Greek legislation differs substantially from the vast majority of European countries whose legislations prohibit any form of surrogate maternity. The transfer of fertilized ova to another woman and her pregnancy is permitted by court authorization before the transfer.
The authorization is issued after an application by the woman who wants to have a child (“commissioning mother”), provided, among other, that there is a written agreement between the two parties, it is confirmed the commissioning mother is medically unable to conceive, the surrogate mother should not exceed the age of 50 and she is married as well and fertilized ova should not belong to the surrogate mother.
The agreement must be with no financial benefit for the latter. The law clarifies that the following do not constitute financial gain: a. the payment of expenses involved in the achievement of a pregnancy, the gestation, delivery and post-partum period, and b. any incidental loss of profit by the child-bearing woman because of absence from work, or the loss of remuneration for salaried employment which she has missed because of absence related to the purpose of pregnancy, gestation, labor or post-partum period.

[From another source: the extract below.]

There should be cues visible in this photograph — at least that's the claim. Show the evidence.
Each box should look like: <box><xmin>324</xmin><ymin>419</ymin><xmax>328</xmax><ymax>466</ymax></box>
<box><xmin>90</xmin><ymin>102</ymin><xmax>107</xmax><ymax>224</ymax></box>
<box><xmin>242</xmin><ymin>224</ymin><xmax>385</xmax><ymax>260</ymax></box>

One of the prerequisites for granting the judicial authorization for surrogacy was the fact that both the surrogate mother and the commissioning parents should be obligatorily Greek citizens or permanent residents of Greece. Following a modification of the above provision, the surrogacy is now allowed disjunctively to either applicants or surrogate mothers who have their permanent or temporary residence in Greece, thus extending this possibility also to applicants or surrogate mothers who have their permanent residence outside Greece.
Under this new regime, surrogacy in Greece is open for foreigners as well, while Greece is one of the few countries worldwide to provide a comprehensive framework to regulate, facilitate and enforce surrogacy all by giving legal protection to intended parents even coming from abroad.
Further information on the surrogacy proceedings in Greece you may find here.
Medically assisted reproduction after the death of the spouse or the partner is permitted only if both of the following requirements are met: a. the spouse or the partner suffered from a disease that either could affect fertility performance or endangered his/her life, and b. the spouse or the partner had consented via a notary document for post mortem fertilization. Artificial fecundation is carried out not before six months and not after two years from the death of the spouse or partner.
Cryopreserved fertilized ova
The persons resorting to assisted reproduction should decide in common and declare in written form their desire for the future of the cryopreserved reproductive material.
Any cryopreserved reproductive material that is not going to be used for their own treatment (surplus) should be: a. donated for fertility treatment of other persons that the doctor or fertility clinic decides; b. used for research or therapeutic purposes; or c. destroyed.
In case of no common declaration of the persons concerned, cryopreservation can last up to 5 years. After this period of storage, cryopreserved material can either be used for research and therapeutic purposes or be destroyed. Non-cryopreserved fertilized ova are destroyed after the completion of the 14th day post fertilization; even if there were cryopreservation for a short while before that day.